In a processor-in-the-loop (PIL) simulation, you can generate code for the target hardware (in this case the Raspberry Pi), and deploy and run the code from the hardware. The results of the PIL simulation are transferred to Simulink to verify the numerical equivalence of the simulation and the code generation results. The PIL verification process is an important part of the design cycle to ensure that the behavior of the deployment code matches the design.

Setup Raspberry Pi Hardware

Install the required add-ons and set up the Raspberry Pi hardware as per instructions in the Prerequisites section.
Connect the Raspberry Pi to the host computer and power it on.
Replace the information in the code below with the logon credentials of your hardware.
Execute the raspi command to ensure that the hardware is connected.

ipaddress = "172.31.28.34";
username  = "pi";
password  = "raspberry";
mypi = raspi(ipaddress, username, password)

mypi = 
  raspi with properties:

         DeviceAddress: '172.31.28.34'                
                  Port: 18734                         
             BoardName: 'Raspberry Pi 2 Model B'      
         AvailableLEDs: {'led0'}                      
  AvailableDigitalPins: [4,5,6,12,13,14,15,16,17,18,19,20,21,22,23,24,25,26,27]
  AvailableSPIChannels: {'CE0','CE1'}                 
     AvailableI2CBuses: {'i2c-1'}                     
      AvailableWebcams: {}                            
           I2CBusSpeed: 100000                        
AvailableCANInterfaces: {}                            

  Supported peripherals

Configure Controller Model for PIL Simulation

Configure the Controller model reference for code generation using pre-defined settings.

setActiveConfigSet("Controller","configPILReference");

To configure the model yourself:

Open the Controller.slx model.
In the Simulink model window, on the Modeling tab, click Model Settings.
In the Configuration Parameters window, in the Solver section, set the Type parameter to Fixed-step and Solver parameter to discrete.

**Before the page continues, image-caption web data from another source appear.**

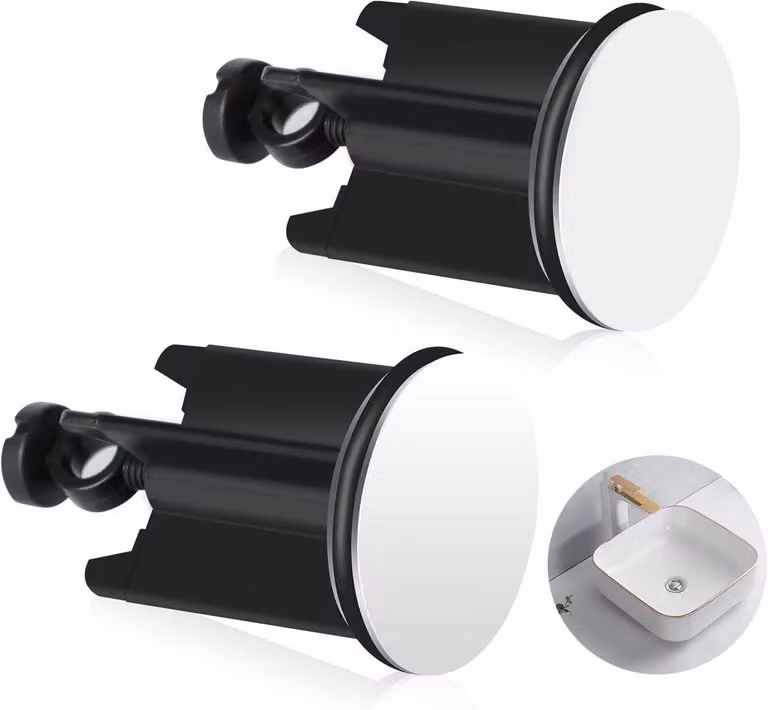 Tappo di scarico pop-up di ricambio da 40 mm - Tappo regolabile per bagno - Tappo universale per lavabo in plastica e ottone - Impedisce
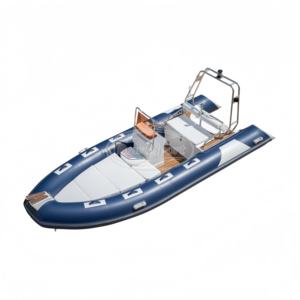 Nuevo Bote <span class=keywords><strong>Inflable</strong></span> de Pesca RIB480 de Hypalon y Fibra de Vidrio <span class=keywords><strong>con</strong></span> Suelo de Teca y Mesa de Comedor - Product Image 5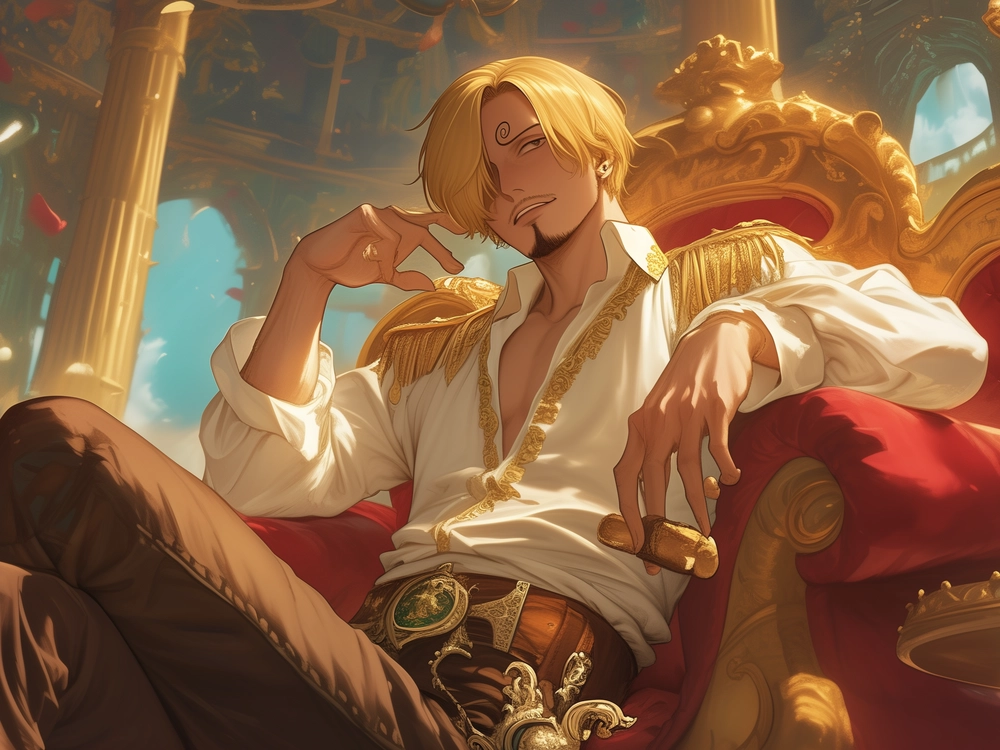ảnh sanji wano tạo hình mới lạ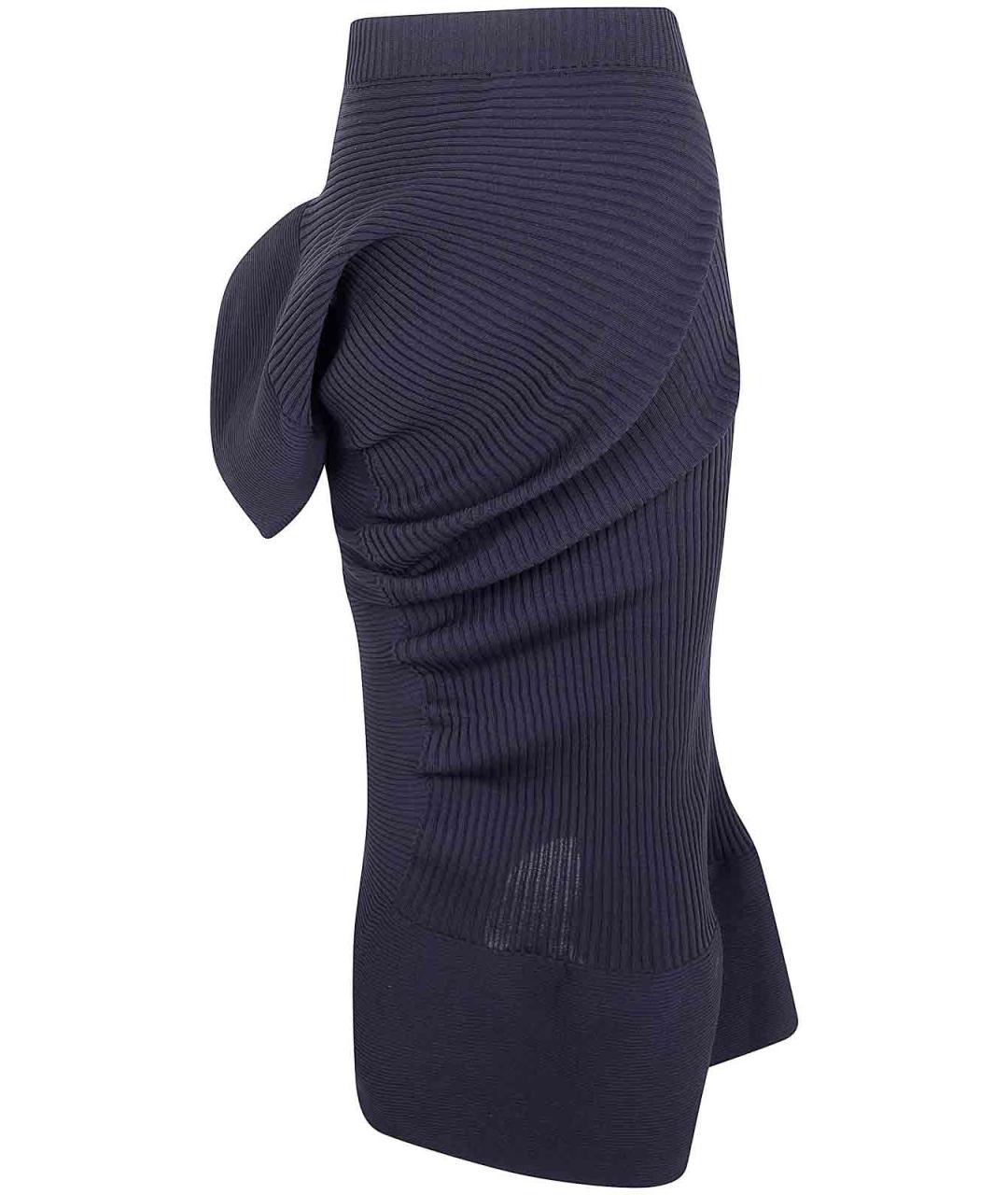 ISSEY MIYAKE Черная полиэстеровая юбка миди, фото 2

Set the Fixed-step size parameter to Ts, which is 0.005 s.
In the Simulation Target section, set the Language parameter to C++ and the Target Library parameter to MKL-DNN. If using the Deep Learning Toolbox Predict block for evaluation, set Language to C.
In the Code Generation section, set the System target file parameter to ert.tlc and the Language parameter to C.
Select an appropriate Toolchain parameter. The GNU GCC Embedded Linux toolchain was selected for this example.
Optionally, you can set the Language to C++ and set the Target library in the Code Generation > Interface section to MKL-DNN. Doing so generates C++ code for the controller.
Save the model.

In the Configuration Parameters window, under the Hardware Implementation section:

Set the Hardware board parameter to Raspberry Pi.
Under Target hardware resources enter the board parameters. Specify the Device Address, Username, and Password as parameters to appropriate values.
Save the model.

Configure Top-Level Model for PIL Simulation

Specify the simulation mode for the Controller model reference in the top-level model rlQubeServo_SIL_PIL.slx.

set_param("rlQubeServo_SIL_PIL/Controller", ...
    SimulationMode="Processor-in-the-loop (PIL)")

Alternatively, open the top-level model rlQubeServo_SIL_PIL.slx. Then, right-click the Controller subsystem and select Block Parameters. In the Block Parameters dialog box, set the Simulation mode parameter to Processor-in-the-loop (PIL).

Run PIL Simulation

Fix the random seed for reproducibility.

rng(0,"twister");

To run the PIL simulation:

In the top-level model, on the Apps tab, click SIL/PIL Manager.
On the SIL/PIL tab, in the System Under Test drop-down menu, select Model blocks in SIL/PIL mode.
Then, in the Top Model Mode, select Normal.
To simulate the model, generate and run the code on the hardware, and compare the results, click Run Verification. The results are shown in the Simulink Data Inspector.